**Alıntı**
----------------
Hacı Hüseyin Efendi 9 Zilkade 1278 (8 Mayıs 1862) tarihli Sadaret makamına yazdığı dilekçesinde; üç yıl önce Senirkent köyündeki hanesinden çalınan doksan bin guruşdan fazla para ve eşyanın bulunamadığı ve faillerinin yakalanıp cezalandırılmadığından bahisle; adı geçen zanlıların yakalanarak cezalandırılmaları ve çalınan paranın bulunması için Isparta Kaymakamı ve Afyonkarahisar Kaymakamına emirname gönderilmesini talep etmiştir (COA A.MKT.UM 563-78-1). Hacı Hüseyin Efendi dilekçesinde zanlılarla ilgili şu bilgileri vermiştir: “şimdi kaymakam bulunan zatın himmetiyle eşkıya-i merkum derdest ve hapse idhal olunarak icra-i istintaklarında (sorgulamalarında) eşkıya-i merkumdan Milli Aşiretinden Milli Beşenin oğlu Mehmet’in alınan takririnde rüfekaları bulunan silkintiden Hacı İbrahim ve Lüleci Aşiretinden Küçük Veli ve Uşaklı Kalaycı Kör İbrahim ve İlegüb karyesinden Sarı Ahmet oğlu Kazım Hocanın oğlu Mehmet ve Beşenin oğlu Nebi ve Ömer ve Maktul Apağın Mehmet karındaşı Hasan ve Türkmen kazasından (..) Nasreddin oğlu ile Afyonkarahisar’ına tabi Arya Arslan karyeli Bozoğlan oğlu Hacı Osman naman eşkıyalar silkinden İbrahim hanesine cem ve bi’l-müşavere hane-i acizanemize duhul sirkatleri ve numayan olarak bir miktar eşyamız şer’an tebeyyün yedd-i aciziye ita olunmuş ise de merkumun dahi zahire icrasıyla beraber Afyonkarahisarına tabi olan Arslan karyeli Bozoğlan oğlu Hacı Osman ahz ve girifti için Karahisar Kaymakamına hitaben bir kıta emirname-i sami mesrukanın dahi dikkat ile zahire ihracı ve itası için kezalik Isparta Kaymakamına diğer bir kıta emirname-i sami-i tastir ve ihsanı babında ve herhalde emr ü ferman hazreti menlehül emrindir

Bende

Hacı Hüseyin

Hamid ve Karahisar Kaymakamına 12 Zilkade 1278 (11 Mayıs 1862) tarihinde birer yazı yazılmıştır. Yazıların hangi makamdan yazıldığı belli değildir. Hamid Kaymakamına yazılan yazıda; Hacı Hüseyin Efendinin Senirkent köyündeki evinden gasp edilen para ve eşyanın üç yıldır bulunamadığı ve suçluların yakalanamadığı; bu kere Milli Aşiretinden Milli Beşe oğlu Mehmet ile adamlarının yakalanarak sorgulanmaları ve gasp edilen para ve eşyanın açığa çıkarılması istenmiştir. Karahisar Kaymakamına yazılan yazıda da; Hacı Hüseyin Efendinin evinden para ve eşyanın gasp edilmesi olayına adı karışan Karahisar’a tabi Arya Arslan köylü Bozoğlan oğlu Hacı Osman adlı kişinin yakalanarak sorgulanması ve gasp edilen para ve eşyanın açığa çıkarılması istenmiştir (COA A.MKT.UM 563-78-3).
----------------
**Kayıtlı veriler**
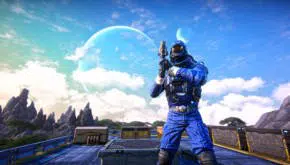 Daybreak Planetside Arena Armorclasses 3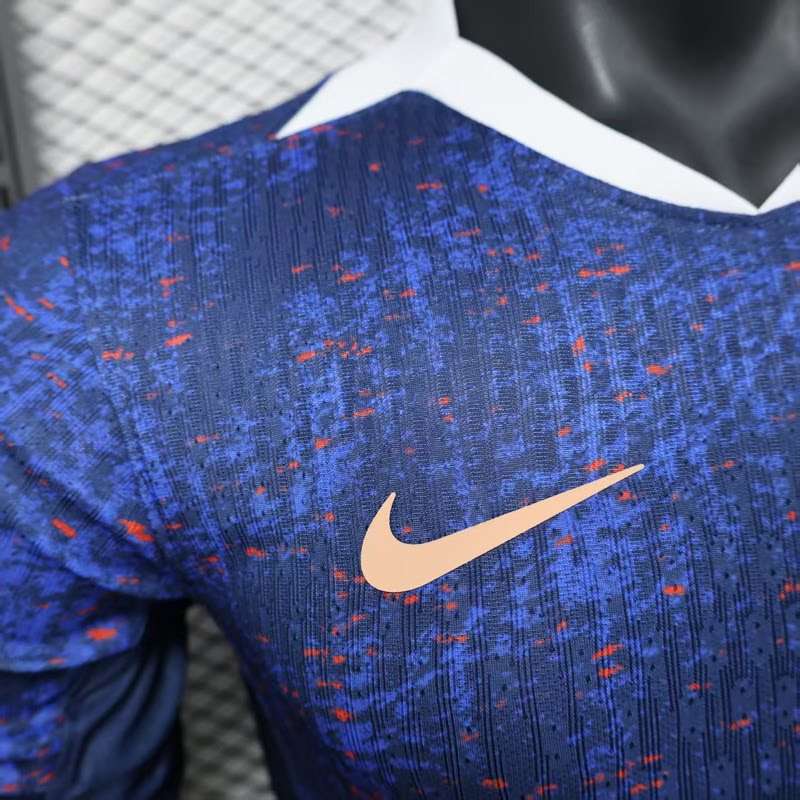 25/26 Player France Home S-XXL — foto 5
----------------
**Görev**
Hacı Hüseyin Efendi'nin dilekçesini anlatan alıntıda "Hamid ve Karahisar" ifadesinden "(COA A.MKT.UM 563-78-3)." ifadesine kadar olan kısmı harfi harfine aynen yazın. Yalnızca alıntıdaki bilgileri kullanın.

**Cevap**
Hamid ve Karahisar Kaymakamına 12 Zilkade 1278 (11 Mayıs 1862) tarihinde birer yazı yazılmıştır. Yazıların hangi makamdan yazıldığı belli değildir. Hamid Kaymakamına yazılan yazıda; Hacı Hüseyin Efendinin Senirkent köyündeki evinden gasp edilen para ve eşyanın üç yıldır bulunamadığı ve suçluların yakalanamadığı; bu kere Milli Aşiretinden Milli Beşe oğlu Mehmet ile adamlarının yakalanarak sorgulanmaları ve gasp edilen para ve eşyanın açığa çıkarılması istenmiştir. Karahisar Kaymakamına yazılan yazıda da; Hacı Hüseyin Efendinin evinden para ve eşyanın gasp edilmesi olayına adı karışan Karahisar’a tabi Arya Arslan köylü Bozoğlan oğlu Hacı Osman adlı kişinin yakalanarak sorgulanması ve gasp edilen para ve eşyanın açığa çıkarılması istenmiştir (COA A.MKT.UM 563-78-3).